** Challenge **
Count the lines of the data below that contain the word "pedestrian", and give only that number.

════

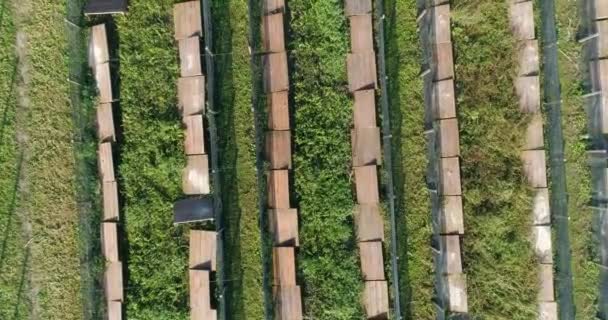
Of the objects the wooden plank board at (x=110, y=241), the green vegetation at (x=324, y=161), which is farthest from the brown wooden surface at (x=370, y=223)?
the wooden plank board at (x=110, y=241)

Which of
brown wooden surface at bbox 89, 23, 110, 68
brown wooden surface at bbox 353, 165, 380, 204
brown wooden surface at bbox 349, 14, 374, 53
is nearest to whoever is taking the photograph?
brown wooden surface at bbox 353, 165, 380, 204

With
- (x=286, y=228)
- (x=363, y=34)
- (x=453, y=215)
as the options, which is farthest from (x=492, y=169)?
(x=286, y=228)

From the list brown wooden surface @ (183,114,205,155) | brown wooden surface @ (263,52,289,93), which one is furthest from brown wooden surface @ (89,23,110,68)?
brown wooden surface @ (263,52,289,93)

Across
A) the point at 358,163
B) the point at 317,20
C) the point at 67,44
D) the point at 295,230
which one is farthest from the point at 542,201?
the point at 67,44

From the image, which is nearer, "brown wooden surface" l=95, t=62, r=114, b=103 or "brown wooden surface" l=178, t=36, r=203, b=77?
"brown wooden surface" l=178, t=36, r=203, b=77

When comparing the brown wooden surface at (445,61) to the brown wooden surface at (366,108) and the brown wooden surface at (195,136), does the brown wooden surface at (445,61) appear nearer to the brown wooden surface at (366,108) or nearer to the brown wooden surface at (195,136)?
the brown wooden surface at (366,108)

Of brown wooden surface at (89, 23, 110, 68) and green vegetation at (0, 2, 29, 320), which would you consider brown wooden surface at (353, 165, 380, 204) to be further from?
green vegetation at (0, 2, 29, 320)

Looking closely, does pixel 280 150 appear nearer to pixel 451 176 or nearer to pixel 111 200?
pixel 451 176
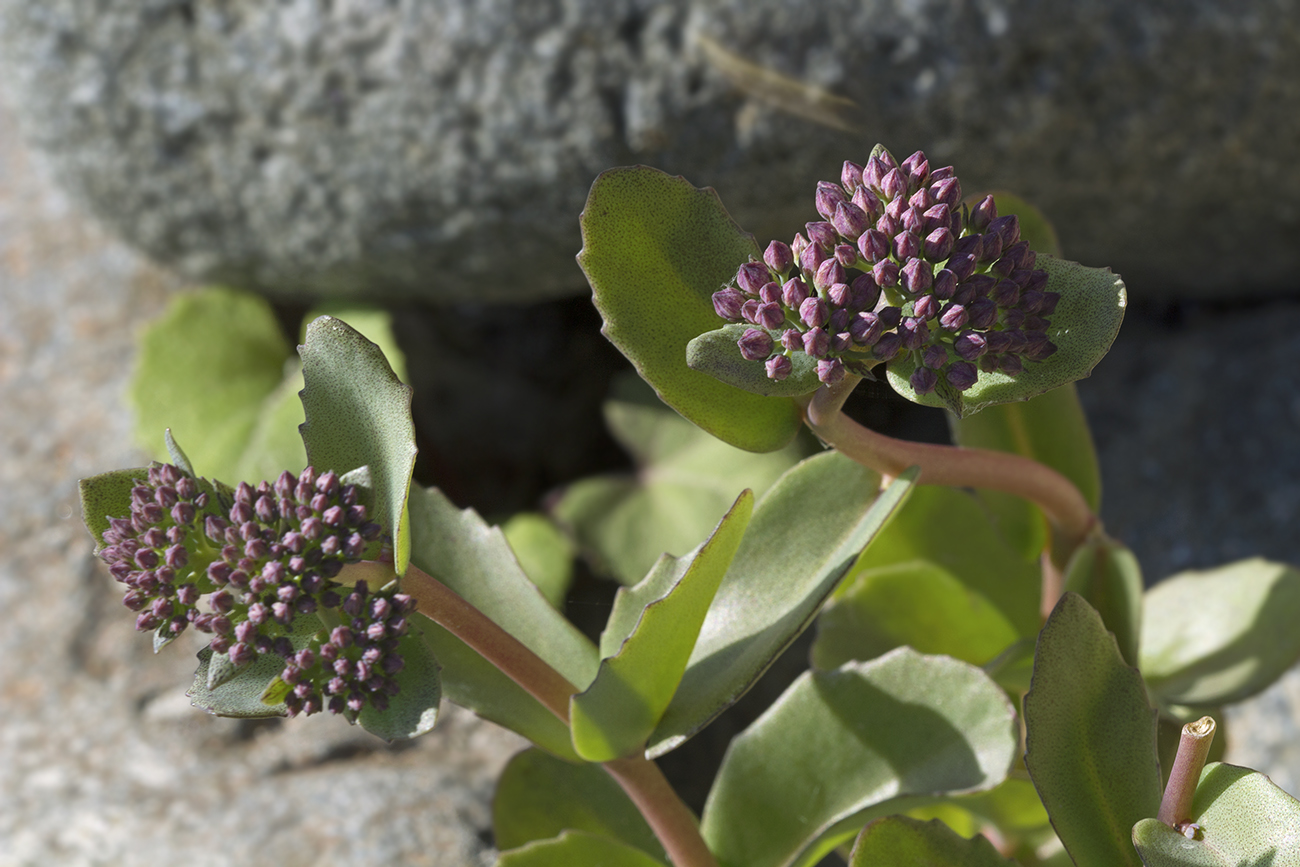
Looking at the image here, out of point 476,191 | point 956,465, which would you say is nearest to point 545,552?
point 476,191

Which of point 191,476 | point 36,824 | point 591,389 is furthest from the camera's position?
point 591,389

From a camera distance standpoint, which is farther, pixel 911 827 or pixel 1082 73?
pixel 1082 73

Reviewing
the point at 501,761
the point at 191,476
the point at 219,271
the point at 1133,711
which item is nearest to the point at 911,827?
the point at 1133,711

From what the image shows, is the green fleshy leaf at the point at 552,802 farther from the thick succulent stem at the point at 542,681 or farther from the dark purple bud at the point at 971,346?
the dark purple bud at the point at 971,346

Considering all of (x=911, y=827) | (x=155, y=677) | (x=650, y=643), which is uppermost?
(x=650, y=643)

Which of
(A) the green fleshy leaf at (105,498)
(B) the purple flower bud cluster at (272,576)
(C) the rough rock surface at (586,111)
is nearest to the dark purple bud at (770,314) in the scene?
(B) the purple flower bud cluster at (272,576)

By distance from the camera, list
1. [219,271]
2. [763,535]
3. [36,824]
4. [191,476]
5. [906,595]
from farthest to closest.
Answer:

════

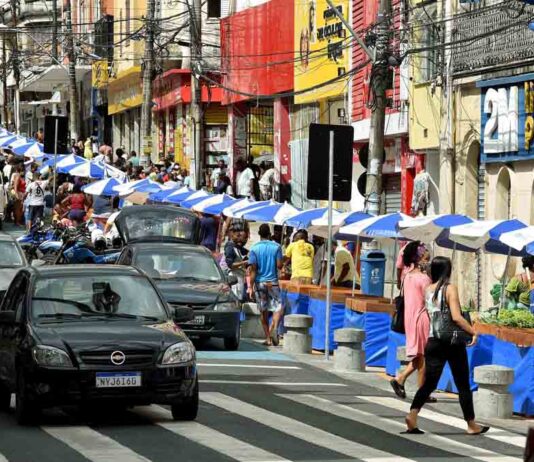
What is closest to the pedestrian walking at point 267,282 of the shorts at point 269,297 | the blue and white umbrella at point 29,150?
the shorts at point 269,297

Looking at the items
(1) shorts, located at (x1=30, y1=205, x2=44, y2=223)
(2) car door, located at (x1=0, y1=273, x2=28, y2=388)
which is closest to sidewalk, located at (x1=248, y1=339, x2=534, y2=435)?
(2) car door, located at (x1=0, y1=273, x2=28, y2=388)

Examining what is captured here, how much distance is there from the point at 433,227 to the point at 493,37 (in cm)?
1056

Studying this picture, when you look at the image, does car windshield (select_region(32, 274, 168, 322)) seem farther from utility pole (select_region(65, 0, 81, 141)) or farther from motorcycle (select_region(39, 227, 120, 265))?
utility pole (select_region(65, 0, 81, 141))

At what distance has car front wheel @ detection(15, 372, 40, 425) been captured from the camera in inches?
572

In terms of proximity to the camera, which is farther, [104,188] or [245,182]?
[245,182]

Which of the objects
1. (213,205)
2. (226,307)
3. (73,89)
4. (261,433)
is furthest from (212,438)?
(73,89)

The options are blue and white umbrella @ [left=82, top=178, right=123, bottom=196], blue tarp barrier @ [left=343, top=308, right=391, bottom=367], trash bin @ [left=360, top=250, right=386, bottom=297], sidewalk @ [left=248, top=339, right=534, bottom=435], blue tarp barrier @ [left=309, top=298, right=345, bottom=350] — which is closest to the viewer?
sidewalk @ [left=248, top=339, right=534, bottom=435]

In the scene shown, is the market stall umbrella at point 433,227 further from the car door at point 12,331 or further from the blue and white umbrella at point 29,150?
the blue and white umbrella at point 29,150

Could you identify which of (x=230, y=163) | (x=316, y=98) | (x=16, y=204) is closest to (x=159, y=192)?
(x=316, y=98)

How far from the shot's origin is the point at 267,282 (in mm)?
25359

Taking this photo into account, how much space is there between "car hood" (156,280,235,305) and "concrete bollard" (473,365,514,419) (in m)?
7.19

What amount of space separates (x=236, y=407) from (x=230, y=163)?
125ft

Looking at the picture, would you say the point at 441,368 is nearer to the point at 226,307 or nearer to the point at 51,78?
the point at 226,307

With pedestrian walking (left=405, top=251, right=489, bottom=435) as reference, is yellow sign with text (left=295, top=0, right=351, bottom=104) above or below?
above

════

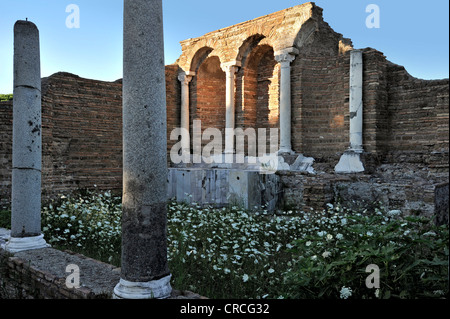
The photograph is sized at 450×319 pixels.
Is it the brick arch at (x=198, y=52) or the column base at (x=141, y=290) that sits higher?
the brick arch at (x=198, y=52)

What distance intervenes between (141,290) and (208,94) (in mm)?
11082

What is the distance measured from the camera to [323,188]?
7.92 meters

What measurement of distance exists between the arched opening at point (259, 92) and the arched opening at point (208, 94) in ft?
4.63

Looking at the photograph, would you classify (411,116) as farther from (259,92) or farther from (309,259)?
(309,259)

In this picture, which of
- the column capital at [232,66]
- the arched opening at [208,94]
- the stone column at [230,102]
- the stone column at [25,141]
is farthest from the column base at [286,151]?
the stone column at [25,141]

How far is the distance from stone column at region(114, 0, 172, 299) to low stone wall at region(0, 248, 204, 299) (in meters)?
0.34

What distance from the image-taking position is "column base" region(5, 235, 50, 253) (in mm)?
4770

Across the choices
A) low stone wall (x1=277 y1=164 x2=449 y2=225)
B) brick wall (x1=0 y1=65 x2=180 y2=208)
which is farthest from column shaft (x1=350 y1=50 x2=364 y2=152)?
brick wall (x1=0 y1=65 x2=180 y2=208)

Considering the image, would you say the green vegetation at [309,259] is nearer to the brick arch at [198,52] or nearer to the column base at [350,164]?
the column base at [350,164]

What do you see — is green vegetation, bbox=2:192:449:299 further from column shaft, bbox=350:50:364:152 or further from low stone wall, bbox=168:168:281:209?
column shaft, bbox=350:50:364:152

════

** Correct response **
2